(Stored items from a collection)
========================

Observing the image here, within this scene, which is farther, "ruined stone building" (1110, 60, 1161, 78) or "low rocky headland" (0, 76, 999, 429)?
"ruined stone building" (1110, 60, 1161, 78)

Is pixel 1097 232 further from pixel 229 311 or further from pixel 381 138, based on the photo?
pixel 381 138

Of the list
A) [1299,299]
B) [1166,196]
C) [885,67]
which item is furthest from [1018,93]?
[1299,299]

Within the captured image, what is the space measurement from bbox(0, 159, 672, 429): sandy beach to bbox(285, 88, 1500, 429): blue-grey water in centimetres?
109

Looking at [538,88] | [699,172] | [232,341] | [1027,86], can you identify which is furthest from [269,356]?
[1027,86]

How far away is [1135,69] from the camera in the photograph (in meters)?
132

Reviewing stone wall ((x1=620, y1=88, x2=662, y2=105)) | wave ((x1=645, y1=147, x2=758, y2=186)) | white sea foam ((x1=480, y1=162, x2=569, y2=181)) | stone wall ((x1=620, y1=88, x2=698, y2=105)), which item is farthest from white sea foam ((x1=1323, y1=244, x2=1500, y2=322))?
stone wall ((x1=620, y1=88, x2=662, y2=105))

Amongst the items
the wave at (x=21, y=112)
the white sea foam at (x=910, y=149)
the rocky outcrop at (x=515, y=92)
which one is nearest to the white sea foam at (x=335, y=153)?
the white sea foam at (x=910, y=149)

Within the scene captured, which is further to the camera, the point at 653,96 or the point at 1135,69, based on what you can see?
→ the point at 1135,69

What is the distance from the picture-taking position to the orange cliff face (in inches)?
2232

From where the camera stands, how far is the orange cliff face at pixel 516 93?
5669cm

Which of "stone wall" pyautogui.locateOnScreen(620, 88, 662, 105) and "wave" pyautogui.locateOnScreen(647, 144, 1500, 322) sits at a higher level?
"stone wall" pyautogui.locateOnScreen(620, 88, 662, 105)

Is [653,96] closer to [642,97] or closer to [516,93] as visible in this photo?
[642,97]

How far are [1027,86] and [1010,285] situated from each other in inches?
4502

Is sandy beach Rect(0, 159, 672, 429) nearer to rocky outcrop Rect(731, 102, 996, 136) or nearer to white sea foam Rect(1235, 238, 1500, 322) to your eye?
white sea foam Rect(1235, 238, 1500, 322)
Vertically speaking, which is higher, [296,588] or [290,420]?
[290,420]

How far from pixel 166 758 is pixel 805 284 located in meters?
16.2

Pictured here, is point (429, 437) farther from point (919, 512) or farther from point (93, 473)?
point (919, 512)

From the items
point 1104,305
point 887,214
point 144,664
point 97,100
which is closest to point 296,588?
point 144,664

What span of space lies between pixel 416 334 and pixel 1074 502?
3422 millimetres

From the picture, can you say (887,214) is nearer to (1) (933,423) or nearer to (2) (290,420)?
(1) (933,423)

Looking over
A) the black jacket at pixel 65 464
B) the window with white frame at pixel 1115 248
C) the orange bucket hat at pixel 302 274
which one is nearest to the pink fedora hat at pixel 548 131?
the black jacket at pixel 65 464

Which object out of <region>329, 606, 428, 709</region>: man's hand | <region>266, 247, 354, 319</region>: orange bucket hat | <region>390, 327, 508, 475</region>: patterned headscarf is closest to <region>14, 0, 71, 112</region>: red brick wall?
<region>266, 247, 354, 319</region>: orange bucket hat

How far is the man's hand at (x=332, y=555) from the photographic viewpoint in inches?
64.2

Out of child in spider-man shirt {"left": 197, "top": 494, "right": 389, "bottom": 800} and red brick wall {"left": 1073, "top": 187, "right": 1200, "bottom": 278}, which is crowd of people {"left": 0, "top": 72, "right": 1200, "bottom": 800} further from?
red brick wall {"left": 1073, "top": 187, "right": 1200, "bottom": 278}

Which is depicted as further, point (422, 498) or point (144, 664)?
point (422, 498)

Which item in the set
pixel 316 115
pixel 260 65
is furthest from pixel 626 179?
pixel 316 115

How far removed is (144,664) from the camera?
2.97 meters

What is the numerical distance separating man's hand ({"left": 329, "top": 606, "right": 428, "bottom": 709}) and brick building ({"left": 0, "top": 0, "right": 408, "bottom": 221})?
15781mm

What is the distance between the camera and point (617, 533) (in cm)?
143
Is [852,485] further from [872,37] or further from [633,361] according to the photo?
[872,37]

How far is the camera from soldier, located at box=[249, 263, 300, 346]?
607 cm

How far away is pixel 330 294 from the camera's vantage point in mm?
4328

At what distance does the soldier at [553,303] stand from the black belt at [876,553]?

========================

*Exercise requirements*. Only the lines from the one containing "What is the numerical" to the end of the data should be printed, exactly as they stand.

*Task answer*.
What is the numerical distance separating man's hand ({"left": 329, "top": 606, "right": 428, "bottom": 709}) and brick building ({"left": 0, "top": 0, "right": 408, "bottom": 221})?
15781mm

What is the distance between the camera and point (617, 533) (in cm)?
143
Is [852,485] further from [872,37] or further from [633,361] according to the photo?
[872,37]

How far is the camera from soldier, located at box=[249, 263, 300, 346]?
607 cm

How far away is pixel 330 294 from the camera's vantage point in mm?
4328

At what distance does the soldier at [553,303] stand from the black belt at [876,553]?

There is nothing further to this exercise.